# 設問一覧
[1] ガラスブランク製造方法の読解文の【解決手段】で、溶融ガラスに対して順に行われる操作は何ですか。すべて挙げてください。
[2] ガラスブランク製造方法の読解文を、最後の文の後から書き足してもらえますか。

説明

ガラスブランクの製造方法、磁気録媒体基板の製造方法および磁気記録媒体の製造方法

【課題】溶融ガラスからプレス成形により磁気記録媒体基板用のガラスブランクを作製するガラスブランクの製造方法において、プレス成形直前の溶融ガラス塊の粘度分布を均一化することにより、板厚偏差が小さく、高い平坦度を有するガラスブランクを製造する方法を提供する。
【解決手段】ガラス流出口より流出する溶融ガラス流を空中に垂下させた状態で切断し、溶融ガラス塊を分離、落下させ、平坦なプレス成形面によりプレスして薄板ガラスに成形する際に、分離時の溶融ガラス塊の水平断面における最大径Aに対する鉛直方向の長さBの比B/Aが0.5〜5の範囲内になるようにガラス流出口の口径を定めるとともに、溶融ガラスの流出粘度が500〜1050dPa・sの範囲で一定となるよう溶融ガラスの流出温度を制御するガラスブランクの製造方法。

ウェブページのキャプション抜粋
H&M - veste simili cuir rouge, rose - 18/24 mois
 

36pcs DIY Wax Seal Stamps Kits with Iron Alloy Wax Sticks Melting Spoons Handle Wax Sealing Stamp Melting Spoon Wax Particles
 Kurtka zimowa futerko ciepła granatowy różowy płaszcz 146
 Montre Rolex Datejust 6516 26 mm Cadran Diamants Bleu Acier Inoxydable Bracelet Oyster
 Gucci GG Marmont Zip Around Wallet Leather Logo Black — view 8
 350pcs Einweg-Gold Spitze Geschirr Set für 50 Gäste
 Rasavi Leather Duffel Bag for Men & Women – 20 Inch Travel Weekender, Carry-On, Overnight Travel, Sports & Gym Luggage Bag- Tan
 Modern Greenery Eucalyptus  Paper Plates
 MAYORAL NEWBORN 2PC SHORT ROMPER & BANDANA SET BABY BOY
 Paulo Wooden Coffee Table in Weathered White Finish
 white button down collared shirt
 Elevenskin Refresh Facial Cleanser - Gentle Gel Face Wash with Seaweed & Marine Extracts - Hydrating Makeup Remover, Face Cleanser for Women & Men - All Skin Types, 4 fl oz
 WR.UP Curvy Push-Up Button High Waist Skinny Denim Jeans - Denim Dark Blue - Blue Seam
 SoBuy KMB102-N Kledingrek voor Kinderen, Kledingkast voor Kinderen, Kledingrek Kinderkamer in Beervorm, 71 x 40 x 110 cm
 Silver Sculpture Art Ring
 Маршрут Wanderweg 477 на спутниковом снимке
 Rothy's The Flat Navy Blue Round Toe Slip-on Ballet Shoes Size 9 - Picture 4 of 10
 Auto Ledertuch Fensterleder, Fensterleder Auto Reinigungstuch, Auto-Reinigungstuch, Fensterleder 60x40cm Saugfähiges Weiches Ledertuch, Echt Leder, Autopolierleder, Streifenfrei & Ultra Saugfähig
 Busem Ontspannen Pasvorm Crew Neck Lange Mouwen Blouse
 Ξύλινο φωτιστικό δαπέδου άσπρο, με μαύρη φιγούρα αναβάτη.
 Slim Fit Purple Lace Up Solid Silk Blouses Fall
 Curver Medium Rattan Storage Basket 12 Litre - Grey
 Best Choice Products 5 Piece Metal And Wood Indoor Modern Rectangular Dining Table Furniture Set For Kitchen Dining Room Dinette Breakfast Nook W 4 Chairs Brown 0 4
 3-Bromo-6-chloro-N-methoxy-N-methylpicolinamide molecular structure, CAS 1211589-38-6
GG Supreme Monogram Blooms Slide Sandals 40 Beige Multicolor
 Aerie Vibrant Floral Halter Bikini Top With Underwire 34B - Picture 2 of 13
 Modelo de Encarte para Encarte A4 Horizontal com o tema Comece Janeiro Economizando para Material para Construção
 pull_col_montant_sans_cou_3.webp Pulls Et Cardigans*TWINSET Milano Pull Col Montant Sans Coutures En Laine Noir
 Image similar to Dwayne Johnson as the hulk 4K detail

# 解答例
[1]
1. 溶融ガラス流を空中に垂下させる
2. 垂下させた状態で切断する
3. 溶融ガラス塊を分離する
4. 溶融ガラス塊を落下させる
5. 平坦なプレス成形面によりプレスして薄板ガラスに成形する

[2]
【発明の詳細な説明】
【技術分野】
【0001】
本発明は、ガラスブランクの製造方法、磁気録媒体基板の製造方法および磁気記録媒体の製造方法に関する。
【背景技術】
【0002】
従来、プレス成形工程を経て磁気記録媒体用基板(磁気ディスク基板)を製造するには、特許文献1に記載されているように、プレス成形によって得た円盤状のガラスブランクの主表面をラッピング工程で研削し、基板として要求されるレベルにまで平坦度を高めるとともに板厚偏差を減少させ、さらに、ポリッシング工程により主表面を仕上げる方法(従来法1)がとられている。ポリッシング工程は主表面を平滑かつ欠陥のない面に仕上げるための工程であって、ディスク主表面の平坦度や、板厚の均一性を高めることはできない。
【0003】
磁気ディスク基板の製法には、特許文献2に記載されているように、フロート法、ダウンドロー法などによってシートガラスを成形し、このシートガラスから円盤状のガラスをくりぬき、中心穴あけ加工、内外周加工、主表面のポリッシング加工を施す方法(従来法2)がある。この方法では、平坦度の高いシートガラスが得られるので、平坦度、板厚の均一性を高めるためのラッピング工程は不要である。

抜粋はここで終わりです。